-- INFORMATION --
────────────────────

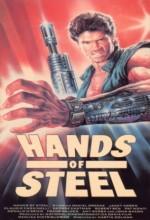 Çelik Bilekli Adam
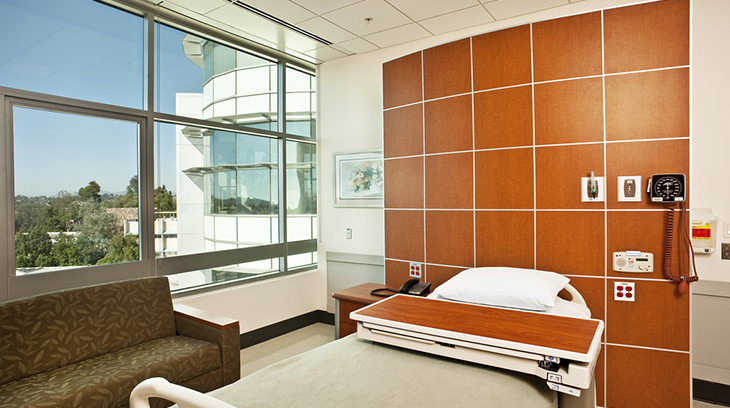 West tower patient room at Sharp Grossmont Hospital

────────────────────

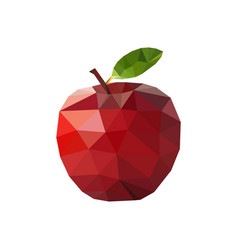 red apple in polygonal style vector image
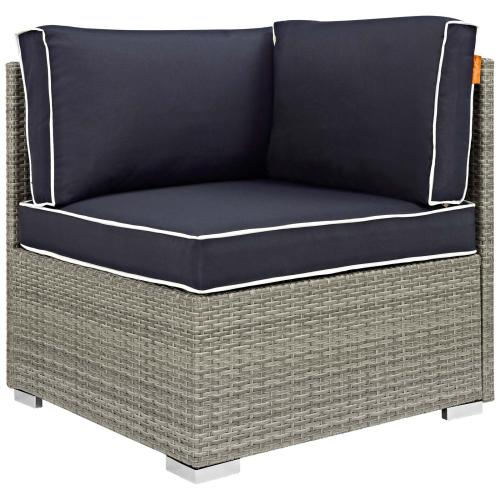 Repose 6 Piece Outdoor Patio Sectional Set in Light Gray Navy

────────────────────

-- DIRECTIONS FOR THIS TASK --
Would you copy out, exactly and with no pictures, only the lines above from the one that contains "Çelik Bilekli Adam" through the one that contains "West tower patient"?

-- RESULT OF THIS TASK --
 Çelik Bilekli Adam
 West tower patient room at Sharp Grossmont Hospital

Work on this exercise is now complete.